— Start of Raw data —

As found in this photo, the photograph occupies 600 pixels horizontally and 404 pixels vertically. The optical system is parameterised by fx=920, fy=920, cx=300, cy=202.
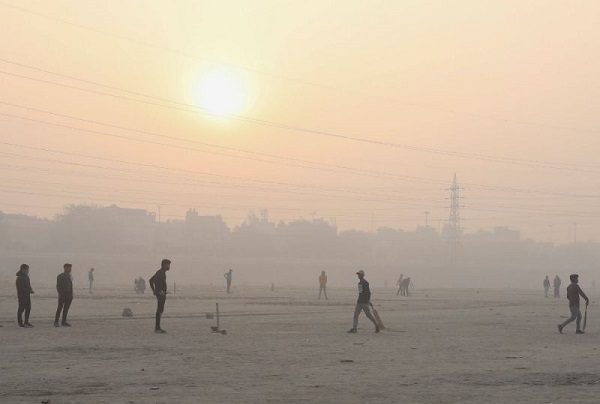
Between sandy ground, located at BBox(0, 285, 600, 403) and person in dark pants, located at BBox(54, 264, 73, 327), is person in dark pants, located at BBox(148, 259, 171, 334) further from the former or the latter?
person in dark pants, located at BBox(54, 264, 73, 327)

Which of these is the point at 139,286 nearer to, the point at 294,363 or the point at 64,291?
the point at 64,291

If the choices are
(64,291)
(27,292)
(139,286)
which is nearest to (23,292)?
(27,292)

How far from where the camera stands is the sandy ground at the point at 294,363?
41.9 feet

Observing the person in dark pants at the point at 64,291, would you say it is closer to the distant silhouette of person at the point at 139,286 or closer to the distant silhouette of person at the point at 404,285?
the distant silhouette of person at the point at 139,286

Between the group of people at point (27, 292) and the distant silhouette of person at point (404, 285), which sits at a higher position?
the distant silhouette of person at point (404, 285)

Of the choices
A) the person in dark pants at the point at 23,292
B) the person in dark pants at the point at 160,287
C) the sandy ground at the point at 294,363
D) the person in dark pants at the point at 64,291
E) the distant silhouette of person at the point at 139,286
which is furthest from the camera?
the distant silhouette of person at the point at 139,286

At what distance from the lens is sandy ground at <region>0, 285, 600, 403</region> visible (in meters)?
12.8

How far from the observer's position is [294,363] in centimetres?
1702

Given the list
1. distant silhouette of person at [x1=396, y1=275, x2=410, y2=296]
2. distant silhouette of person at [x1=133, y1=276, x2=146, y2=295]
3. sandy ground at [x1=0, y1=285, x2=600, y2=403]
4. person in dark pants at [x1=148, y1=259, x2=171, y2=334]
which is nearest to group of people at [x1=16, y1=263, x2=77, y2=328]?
sandy ground at [x1=0, y1=285, x2=600, y2=403]

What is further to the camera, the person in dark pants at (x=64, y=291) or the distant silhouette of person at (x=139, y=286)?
the distant silhouette of person at (x=139, y=286)

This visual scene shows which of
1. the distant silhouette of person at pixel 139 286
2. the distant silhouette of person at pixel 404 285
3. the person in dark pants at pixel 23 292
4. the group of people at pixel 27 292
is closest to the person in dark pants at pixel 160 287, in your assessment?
the group of people at pixel 27 292

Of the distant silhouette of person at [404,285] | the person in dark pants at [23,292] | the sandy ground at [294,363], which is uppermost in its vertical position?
the distant silhouette of person at [404,285]

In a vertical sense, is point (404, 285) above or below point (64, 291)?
above

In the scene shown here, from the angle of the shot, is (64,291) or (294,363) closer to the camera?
(294,363)
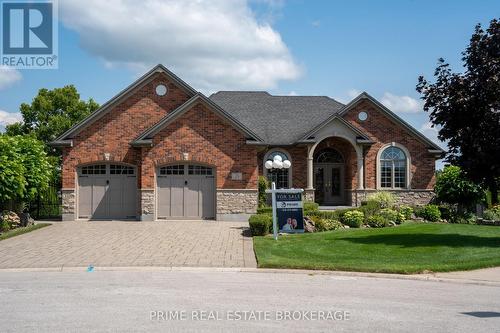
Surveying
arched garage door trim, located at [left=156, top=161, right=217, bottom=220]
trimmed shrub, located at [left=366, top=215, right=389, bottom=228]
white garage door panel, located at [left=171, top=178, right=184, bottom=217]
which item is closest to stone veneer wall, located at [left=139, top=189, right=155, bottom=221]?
arched garage door trim, located at [left=156, top=161, right=217, bottom=220]

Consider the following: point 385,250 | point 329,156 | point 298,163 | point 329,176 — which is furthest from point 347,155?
point 385,250

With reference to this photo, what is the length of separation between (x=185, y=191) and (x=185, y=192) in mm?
46

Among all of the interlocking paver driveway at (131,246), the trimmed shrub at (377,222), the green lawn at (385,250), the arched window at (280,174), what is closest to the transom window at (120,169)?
the interlocking paver driveway at (131,246)

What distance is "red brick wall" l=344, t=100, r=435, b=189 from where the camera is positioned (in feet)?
91.9

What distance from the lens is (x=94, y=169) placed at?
24281 millimetres

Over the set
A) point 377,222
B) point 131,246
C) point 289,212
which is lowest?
point 131,246

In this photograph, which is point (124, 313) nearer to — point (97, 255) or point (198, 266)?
point (198, 266)

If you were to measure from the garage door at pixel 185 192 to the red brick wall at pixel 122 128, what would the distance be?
1.80 m

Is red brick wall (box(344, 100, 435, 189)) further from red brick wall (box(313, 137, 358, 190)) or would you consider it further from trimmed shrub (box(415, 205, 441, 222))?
trimmed shrub (box(415, 205, 441, 222))

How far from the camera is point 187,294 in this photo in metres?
8.75

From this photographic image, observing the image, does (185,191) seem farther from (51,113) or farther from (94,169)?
(51,113)

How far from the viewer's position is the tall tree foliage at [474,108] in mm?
14508

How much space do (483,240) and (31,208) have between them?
2051 centimetres

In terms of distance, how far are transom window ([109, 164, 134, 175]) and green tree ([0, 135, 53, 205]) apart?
9.12 feet
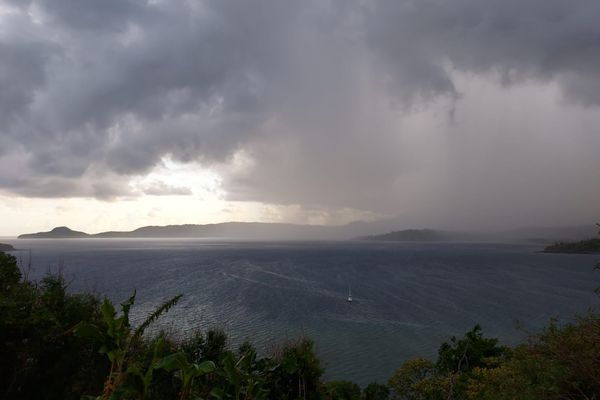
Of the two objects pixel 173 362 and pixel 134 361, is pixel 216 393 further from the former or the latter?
pixel 134 361

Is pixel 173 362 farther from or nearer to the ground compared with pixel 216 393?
farther from the ground

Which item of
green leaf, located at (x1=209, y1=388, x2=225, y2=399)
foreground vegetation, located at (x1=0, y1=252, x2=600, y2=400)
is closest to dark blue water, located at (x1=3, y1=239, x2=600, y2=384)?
foreground vegetation, located at (x1=0, y1=252, x2=600, y2=400)

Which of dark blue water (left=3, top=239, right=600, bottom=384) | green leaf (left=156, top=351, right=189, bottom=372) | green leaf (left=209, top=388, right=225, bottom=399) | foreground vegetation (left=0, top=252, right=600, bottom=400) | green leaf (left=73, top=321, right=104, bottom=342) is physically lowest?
dark blue water (left=3, top=239, right=600, bottom=384)

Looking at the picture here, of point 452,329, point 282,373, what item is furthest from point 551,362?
point 452,329

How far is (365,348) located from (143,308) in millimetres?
39623

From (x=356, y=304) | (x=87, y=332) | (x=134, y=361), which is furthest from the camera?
(x=356, y=304)

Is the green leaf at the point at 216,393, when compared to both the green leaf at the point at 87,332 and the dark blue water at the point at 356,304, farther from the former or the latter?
the dark blue water at the point at 356,304

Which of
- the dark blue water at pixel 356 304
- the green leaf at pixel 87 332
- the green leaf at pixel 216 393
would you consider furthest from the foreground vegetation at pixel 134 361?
the dark blue water at pixel 356 304

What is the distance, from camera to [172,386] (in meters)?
13.5

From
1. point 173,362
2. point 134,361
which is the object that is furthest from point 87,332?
point 134,361

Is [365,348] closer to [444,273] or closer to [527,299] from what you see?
[527,299]

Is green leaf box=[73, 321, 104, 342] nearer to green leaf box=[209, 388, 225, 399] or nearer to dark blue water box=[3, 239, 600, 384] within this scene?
green leaf box=[209, 388, 225, 399]

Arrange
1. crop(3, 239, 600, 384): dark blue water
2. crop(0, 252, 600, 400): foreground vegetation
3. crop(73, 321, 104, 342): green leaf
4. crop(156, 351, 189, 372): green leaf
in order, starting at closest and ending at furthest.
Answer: crop(156, 351, 189, 372): green leaf → crop(73, 321, 104, 342): green leaf → crop(0, 252, 600, 400): foreground vegetation → crop(3, 239, 600, 384): dark blue water

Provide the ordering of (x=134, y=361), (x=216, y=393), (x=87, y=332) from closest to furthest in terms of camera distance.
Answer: (x=87, y=332)
(x=216, y=393)
(x=134, y=361)
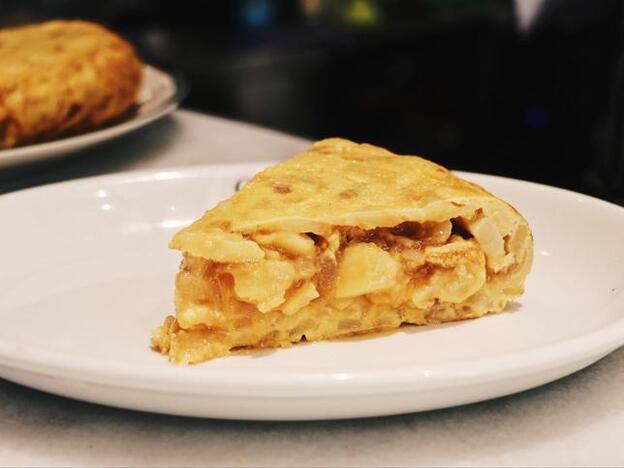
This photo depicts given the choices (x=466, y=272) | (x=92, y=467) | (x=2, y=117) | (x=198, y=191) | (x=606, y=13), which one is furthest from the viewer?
(x=606, y=13)

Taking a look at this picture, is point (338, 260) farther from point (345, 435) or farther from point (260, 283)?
point (345, 435)

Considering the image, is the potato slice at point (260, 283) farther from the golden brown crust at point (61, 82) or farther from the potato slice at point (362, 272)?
the golden brown crust at point (61, 82)

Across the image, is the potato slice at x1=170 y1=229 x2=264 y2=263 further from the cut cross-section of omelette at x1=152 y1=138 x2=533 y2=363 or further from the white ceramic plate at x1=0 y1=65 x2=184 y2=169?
the white ceramic plate at x1=0 y1=65 x2=184 y2=169

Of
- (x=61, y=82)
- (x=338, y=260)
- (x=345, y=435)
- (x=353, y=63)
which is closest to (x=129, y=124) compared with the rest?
(x=61, y=82)

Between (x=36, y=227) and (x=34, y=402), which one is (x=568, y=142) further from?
(x=34, y=402)

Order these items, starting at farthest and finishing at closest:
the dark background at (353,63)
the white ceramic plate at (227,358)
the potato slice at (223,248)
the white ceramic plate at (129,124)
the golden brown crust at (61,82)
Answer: the dark background at (353,63) < the golden brown crust at (61,82) < the white ceramic plate at (129,124) < the potato slice at (223,248) < the white ceramic plate at (227,358)

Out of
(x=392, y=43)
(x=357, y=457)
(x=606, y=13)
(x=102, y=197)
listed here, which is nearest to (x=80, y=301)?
(x=102, y=197)

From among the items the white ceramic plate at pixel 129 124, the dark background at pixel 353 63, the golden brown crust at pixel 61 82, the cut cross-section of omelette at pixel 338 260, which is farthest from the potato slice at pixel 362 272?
the dark background at pixel 353 63
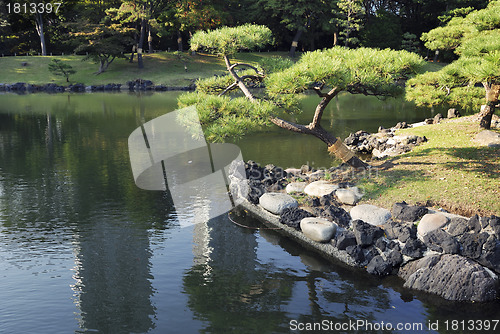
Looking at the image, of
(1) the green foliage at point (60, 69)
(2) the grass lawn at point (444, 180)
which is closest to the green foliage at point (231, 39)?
(2) the grass lawn at point (444, 180)

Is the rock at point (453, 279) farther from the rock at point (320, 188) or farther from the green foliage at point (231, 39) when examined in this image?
the green foliage at point (231, 39)

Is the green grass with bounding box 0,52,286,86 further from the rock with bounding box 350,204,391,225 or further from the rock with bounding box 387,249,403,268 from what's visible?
the rock with bounding box 387,249,403,268

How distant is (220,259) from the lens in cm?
1110

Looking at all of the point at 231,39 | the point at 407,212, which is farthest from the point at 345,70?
the point at 407,212

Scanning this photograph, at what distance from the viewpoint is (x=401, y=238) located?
1048 centimetres

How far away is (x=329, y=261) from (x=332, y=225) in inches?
35.1

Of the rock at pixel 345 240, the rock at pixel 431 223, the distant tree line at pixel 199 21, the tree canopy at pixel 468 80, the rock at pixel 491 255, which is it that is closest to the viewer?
the rock at pixel 491 255

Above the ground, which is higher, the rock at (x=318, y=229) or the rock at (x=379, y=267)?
the rock at (x=318, y=229)

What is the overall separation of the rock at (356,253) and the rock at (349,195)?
2379mm

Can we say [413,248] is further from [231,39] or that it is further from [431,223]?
[231,39]

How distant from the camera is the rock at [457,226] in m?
10.1

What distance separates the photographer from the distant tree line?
5484 centimetres

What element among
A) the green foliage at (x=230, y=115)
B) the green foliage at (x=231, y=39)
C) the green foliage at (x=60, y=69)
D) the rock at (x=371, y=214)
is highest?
the green foliage at (x=231, y=39)

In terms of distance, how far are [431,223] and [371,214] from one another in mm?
1538
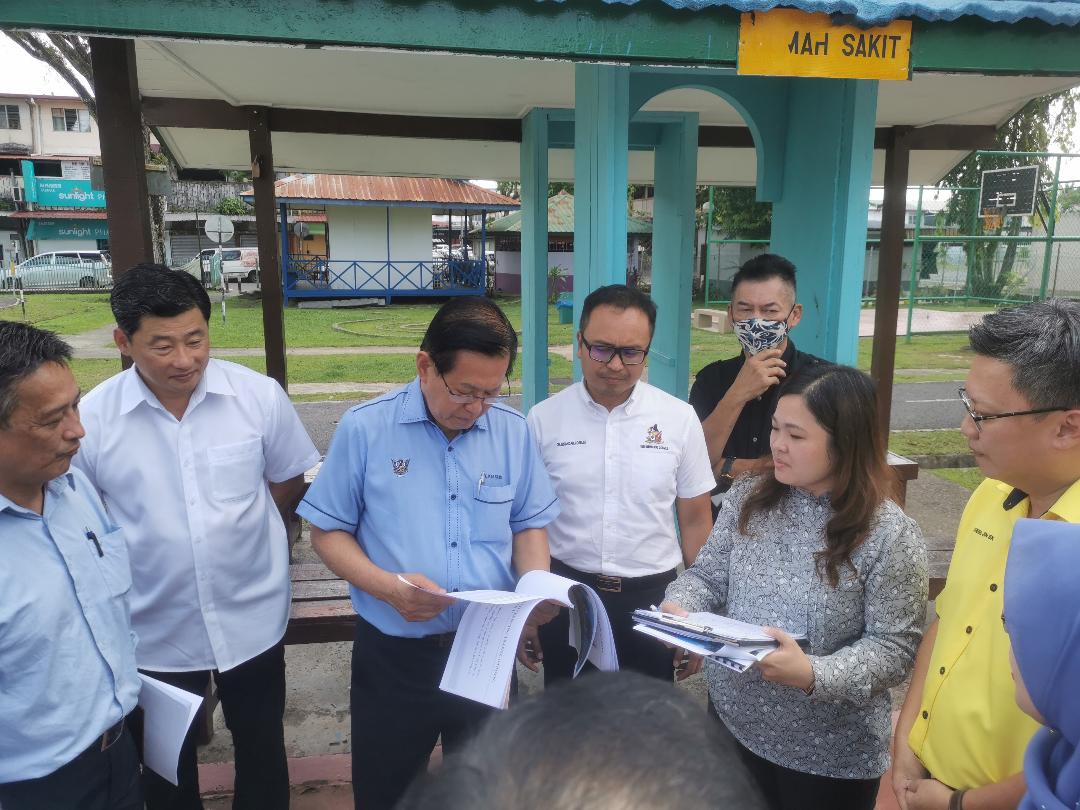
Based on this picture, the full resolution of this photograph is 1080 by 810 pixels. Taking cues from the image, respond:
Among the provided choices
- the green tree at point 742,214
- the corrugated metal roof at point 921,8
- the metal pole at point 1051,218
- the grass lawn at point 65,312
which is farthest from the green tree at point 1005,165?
the grass lawn at point 65,312

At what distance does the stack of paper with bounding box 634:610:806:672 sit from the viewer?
61.8 inches

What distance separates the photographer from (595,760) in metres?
0.59

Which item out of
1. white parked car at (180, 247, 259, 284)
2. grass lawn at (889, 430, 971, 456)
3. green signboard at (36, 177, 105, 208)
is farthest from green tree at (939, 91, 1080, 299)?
green signboard at (36, 177, 105, 208)

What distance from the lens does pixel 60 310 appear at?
799 inches

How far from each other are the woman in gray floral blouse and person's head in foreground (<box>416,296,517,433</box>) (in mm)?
691

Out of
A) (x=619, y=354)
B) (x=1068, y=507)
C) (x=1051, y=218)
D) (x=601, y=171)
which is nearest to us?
(x=1068, y=507)

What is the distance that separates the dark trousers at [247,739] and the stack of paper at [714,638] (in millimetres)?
1240

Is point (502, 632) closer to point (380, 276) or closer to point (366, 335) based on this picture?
point (366, 335)

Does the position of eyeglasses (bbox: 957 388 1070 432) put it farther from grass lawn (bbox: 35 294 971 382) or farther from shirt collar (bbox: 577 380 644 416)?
grass lawn (bbox: 35 294 971 382)

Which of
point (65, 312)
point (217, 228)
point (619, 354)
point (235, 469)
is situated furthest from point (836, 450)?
point (65, 312)

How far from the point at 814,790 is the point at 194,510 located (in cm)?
174

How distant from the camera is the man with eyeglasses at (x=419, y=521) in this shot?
6.07ft

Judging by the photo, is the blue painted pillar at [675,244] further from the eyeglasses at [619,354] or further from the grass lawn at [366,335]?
the grass lawn at [366,335]

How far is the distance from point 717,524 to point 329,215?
78.1 feet
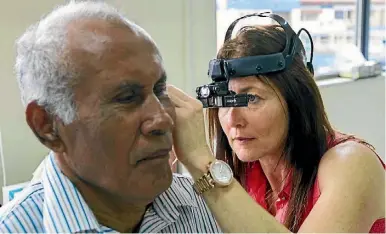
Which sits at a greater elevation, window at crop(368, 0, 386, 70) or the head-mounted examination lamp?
the head-mounted examination lamp

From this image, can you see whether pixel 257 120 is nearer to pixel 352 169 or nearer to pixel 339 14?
pixel 352 169

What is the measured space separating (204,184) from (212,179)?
0.02 metres

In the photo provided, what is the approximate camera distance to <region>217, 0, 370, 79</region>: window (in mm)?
3447

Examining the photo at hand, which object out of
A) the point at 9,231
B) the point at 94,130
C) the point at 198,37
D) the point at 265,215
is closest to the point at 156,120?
the point at 94,130

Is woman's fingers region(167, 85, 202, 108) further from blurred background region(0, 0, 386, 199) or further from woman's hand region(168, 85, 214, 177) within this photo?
blurred background region(0, 0, 386, 199)

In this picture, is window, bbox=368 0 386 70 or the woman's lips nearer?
the woman's lips

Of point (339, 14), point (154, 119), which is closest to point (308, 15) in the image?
point (339, 14)

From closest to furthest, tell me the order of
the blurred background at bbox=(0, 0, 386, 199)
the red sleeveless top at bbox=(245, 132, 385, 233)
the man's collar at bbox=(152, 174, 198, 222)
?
the man's collar at bbox=(152, 174, 198, 222) → the red sleeveless top at bbox=(245, 132, 385, 233) → the blurred background at bbox=(0, 0, 386, 199)

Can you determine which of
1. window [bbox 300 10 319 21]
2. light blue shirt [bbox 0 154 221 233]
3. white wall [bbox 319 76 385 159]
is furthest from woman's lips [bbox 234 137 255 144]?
window [bbox 300 10 319 21]

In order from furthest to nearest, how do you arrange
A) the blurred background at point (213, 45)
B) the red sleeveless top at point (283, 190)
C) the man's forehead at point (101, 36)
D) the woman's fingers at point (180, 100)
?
the blurred background at point (213, 45), the red sleeveless top at point (283, 190), the woman's fingers at point (180, 100), the man's forehead at point (101, 36)

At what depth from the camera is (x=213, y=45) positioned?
2.73 meters

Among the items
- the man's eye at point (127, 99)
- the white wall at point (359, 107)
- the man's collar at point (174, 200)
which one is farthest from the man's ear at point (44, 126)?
the white wall at point (359, 107)

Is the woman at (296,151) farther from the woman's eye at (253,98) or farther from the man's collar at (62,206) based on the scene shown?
the man's collar at (62,206)

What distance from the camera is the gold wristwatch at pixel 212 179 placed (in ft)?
4.05
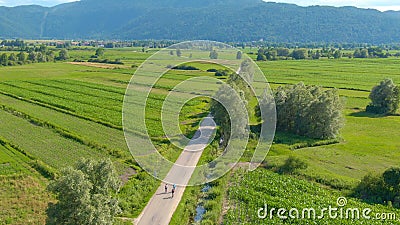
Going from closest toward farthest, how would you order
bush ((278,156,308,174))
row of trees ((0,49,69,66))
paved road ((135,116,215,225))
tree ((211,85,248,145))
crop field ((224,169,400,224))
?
paved road ((135,116,215,225)), crop field ((224,169,400,224)), tree ((211,85,248,145)), bush ((278,156,308,174)), row of trees ((0,49,69,66))

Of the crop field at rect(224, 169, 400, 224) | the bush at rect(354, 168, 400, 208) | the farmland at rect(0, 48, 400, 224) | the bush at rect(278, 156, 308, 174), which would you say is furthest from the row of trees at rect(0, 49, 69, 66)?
the bush at rect(354, 168, 400, 208)

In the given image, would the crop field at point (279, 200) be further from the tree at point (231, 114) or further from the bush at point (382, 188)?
the tree at point (231, 114)

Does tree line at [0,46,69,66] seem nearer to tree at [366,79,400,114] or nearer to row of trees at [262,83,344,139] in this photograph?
row of trees at [262,83,344,139]

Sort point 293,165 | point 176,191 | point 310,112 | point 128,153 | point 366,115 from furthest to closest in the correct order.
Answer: point 366,115, point 310,112, point 128,153, point 293,165, point 176,191

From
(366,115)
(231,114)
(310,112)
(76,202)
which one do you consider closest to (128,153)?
(231,114)

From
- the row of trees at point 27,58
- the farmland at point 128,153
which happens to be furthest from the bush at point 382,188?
the row of trees at point 27,58

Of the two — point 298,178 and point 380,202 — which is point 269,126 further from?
point 380,202

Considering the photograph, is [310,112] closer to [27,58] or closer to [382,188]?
[382,188]
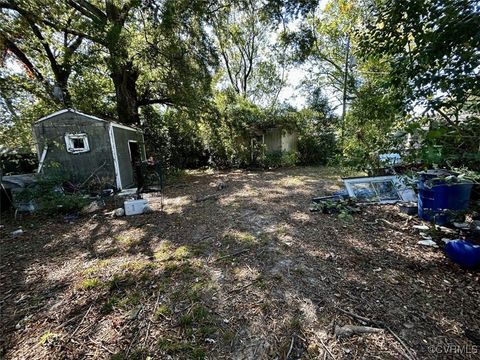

— End of Raw data —

● **Exercise goal**:
Reproduce the data from the line containing "Considering the photograph, is" to the end, swapping "photograph" for "picture" and keeping everything else the same. Leave out the pictures.

● **Output**:
Considering the picture, is [310,112] closer to [27,58] or closer to [382,188]?
[382,188]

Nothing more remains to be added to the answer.